Everything in me hurt. My heart felt like i
t was being ripped out of my chest and stomped on. It was worse than what I'd felt with Reed, or with Brock, because what I felt for Julien was so much stronger. He hadn't been a rebound or some guy I'd had a crush on for years. I'd thought I'd known him. We'd spent time together, talking. We'd shared things about our lives.
And I'd been just another conquest to him. A notch in his bedpost.
A bitter thought came to me. Maybe he and Brock had planned the whole thing, using what Brock had done as a way to get me to trust Julien. Was all of this just some sick joke?
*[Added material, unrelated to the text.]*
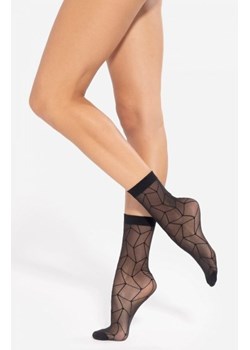 Gatta Trendy wz.17 skarpetki damskie ze sklepu intimiti.pl w kategorii Skarpetki damskie - zdjęcie 188682471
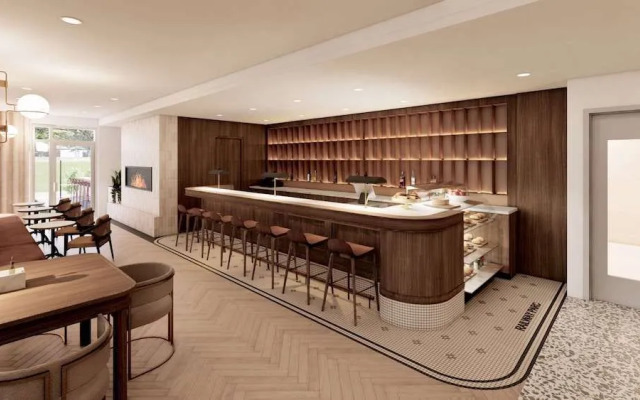 Hotel Railwayparc Montreal, Tapestry Collection By Hilton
My stomach lurched and it took everything in me not to throw up. I'd trusted him almost as much as I trusted Anastascia, and I could see how that had been a mistake. She'd proven herself to me over the years and we'd become friends when we'd been younger and a bit more innocent. I should've known better than to let my guard down with anyone, especially someone from one of those kinds of families. People like me were just playthings to them.
As my tears subsided and the pain turned into a steady ache, my head began to clear. I'd come back to Philadelphia despite what had happened with Reed and Brock because Julien had convinced me that I should follow my heart and my heart was in dance. I loved working with Madam Emilana and I loved my job. I just needed to decide if staying here was worth the new painful memories. I wasn't even sure I could sleep in my room since it reminded me of Julien and our one night together. For the first time since I'd returned, I was back to feeling like I didn't really have a home.